- **任务说明**
请在下列条目中找出所有包含字符串“white”的行，并将这些行逐一原样抄录。

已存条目
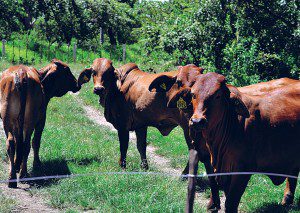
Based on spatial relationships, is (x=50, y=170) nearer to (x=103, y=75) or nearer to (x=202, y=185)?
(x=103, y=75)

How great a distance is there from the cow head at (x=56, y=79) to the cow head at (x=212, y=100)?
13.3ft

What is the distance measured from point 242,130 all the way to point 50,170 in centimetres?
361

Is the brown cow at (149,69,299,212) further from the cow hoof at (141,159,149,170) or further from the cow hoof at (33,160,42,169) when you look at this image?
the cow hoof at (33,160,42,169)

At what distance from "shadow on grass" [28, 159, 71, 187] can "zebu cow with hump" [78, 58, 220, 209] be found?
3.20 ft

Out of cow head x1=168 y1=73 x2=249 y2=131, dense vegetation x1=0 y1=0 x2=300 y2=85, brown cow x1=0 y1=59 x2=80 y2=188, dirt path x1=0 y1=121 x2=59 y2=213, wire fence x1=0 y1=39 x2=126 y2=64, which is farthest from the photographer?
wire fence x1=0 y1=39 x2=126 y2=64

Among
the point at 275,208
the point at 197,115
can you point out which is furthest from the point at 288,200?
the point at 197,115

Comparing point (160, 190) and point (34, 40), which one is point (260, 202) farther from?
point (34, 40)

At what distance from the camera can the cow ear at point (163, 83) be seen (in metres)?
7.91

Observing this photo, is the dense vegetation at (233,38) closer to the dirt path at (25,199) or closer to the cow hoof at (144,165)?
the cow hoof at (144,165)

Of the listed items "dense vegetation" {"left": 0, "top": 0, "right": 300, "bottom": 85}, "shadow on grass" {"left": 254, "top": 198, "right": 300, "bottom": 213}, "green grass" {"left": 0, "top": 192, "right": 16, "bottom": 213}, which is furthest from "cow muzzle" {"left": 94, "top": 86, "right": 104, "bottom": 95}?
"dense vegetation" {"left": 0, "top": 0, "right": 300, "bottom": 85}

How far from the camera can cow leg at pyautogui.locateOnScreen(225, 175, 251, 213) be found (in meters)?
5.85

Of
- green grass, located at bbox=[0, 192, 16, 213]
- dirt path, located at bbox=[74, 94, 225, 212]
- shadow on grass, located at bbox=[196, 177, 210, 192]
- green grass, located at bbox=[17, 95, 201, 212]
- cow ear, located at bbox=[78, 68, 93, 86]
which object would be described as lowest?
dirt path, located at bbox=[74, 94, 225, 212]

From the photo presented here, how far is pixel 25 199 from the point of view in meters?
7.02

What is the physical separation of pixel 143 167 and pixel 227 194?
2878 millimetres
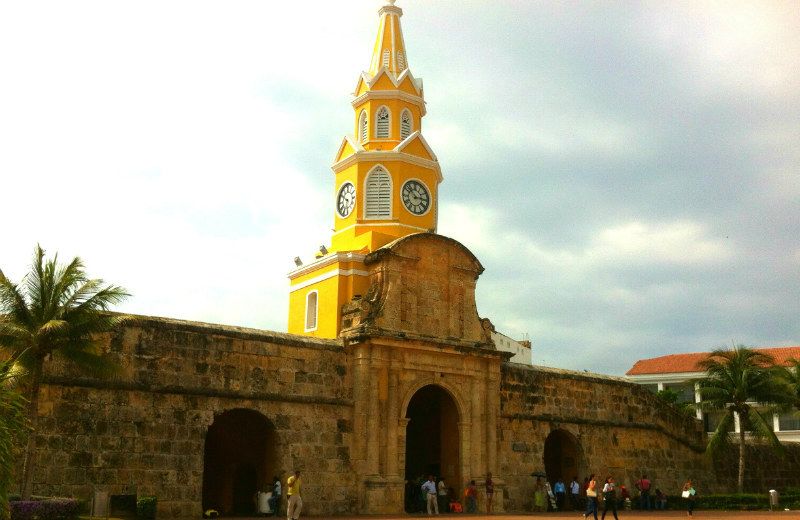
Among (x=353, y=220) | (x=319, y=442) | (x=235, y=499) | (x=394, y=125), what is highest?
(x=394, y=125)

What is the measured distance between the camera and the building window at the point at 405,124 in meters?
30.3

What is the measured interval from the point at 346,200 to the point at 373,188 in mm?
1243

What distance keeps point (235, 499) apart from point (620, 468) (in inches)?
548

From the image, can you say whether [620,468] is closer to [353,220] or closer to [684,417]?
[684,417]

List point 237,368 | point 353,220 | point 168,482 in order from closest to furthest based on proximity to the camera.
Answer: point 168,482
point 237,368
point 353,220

--

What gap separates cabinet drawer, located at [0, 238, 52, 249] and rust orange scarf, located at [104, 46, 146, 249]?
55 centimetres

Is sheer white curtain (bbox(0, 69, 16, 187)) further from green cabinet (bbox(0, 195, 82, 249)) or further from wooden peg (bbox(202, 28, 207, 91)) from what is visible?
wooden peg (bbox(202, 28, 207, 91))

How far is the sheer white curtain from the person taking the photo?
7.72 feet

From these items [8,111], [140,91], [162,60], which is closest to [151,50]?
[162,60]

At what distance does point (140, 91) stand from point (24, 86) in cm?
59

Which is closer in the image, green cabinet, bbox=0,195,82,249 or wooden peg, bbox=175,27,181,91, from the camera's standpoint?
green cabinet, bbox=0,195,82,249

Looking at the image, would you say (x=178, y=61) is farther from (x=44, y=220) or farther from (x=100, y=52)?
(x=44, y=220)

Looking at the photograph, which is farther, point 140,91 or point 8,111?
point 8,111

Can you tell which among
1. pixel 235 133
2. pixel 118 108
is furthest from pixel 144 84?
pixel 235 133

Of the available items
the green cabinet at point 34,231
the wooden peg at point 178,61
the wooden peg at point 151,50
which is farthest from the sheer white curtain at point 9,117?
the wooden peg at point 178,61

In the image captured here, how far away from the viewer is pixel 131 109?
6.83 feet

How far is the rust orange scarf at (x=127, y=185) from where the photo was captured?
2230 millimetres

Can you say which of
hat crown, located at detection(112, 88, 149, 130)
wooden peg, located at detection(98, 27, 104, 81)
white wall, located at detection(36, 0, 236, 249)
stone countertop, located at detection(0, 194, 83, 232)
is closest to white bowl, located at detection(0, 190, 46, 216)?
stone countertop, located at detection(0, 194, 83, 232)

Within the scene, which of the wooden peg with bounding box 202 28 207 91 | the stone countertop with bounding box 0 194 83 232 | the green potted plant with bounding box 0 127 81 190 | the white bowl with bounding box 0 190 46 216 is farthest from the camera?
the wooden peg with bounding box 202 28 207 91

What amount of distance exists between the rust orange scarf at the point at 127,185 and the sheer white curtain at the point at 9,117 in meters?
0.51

--

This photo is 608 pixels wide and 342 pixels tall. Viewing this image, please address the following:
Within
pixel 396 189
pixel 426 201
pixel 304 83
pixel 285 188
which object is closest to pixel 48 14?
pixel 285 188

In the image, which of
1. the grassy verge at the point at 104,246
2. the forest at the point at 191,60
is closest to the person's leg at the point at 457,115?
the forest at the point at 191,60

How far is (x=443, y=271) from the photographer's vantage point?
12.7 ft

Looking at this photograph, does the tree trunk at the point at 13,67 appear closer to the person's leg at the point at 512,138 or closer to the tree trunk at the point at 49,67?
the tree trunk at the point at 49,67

- **参考答案**
Is sheer white curtain (bbox(0, 69, 16, 187)) further from green cabinet (bbox(0, 195, 82, 249)) or further from wooden peg (bbox(202, 28, 207, 91)) from what is visible?
How far is the sheer white curtain from the person taking the photo?
which is farthest from the sheer white curtain at point 9,117?
white wall, located at detection(36, 0, 236, 249)
is closest to white bowl, located at detection(0, 190, 46, 216)?
Within the scene, which of the wooden peg with bounding box 202 28 207 91 | the stone countertop with bounding box 0 194 83 232 | the green potted plant with bounding box 0 127 81 190 | the white bowl with bounding box 0 190 46 216 is farthest from the camera?
What amount of distance exists between the rust orange scarf at the point at 127,185 and the sheer white curtain at the point at 9,117 in meters?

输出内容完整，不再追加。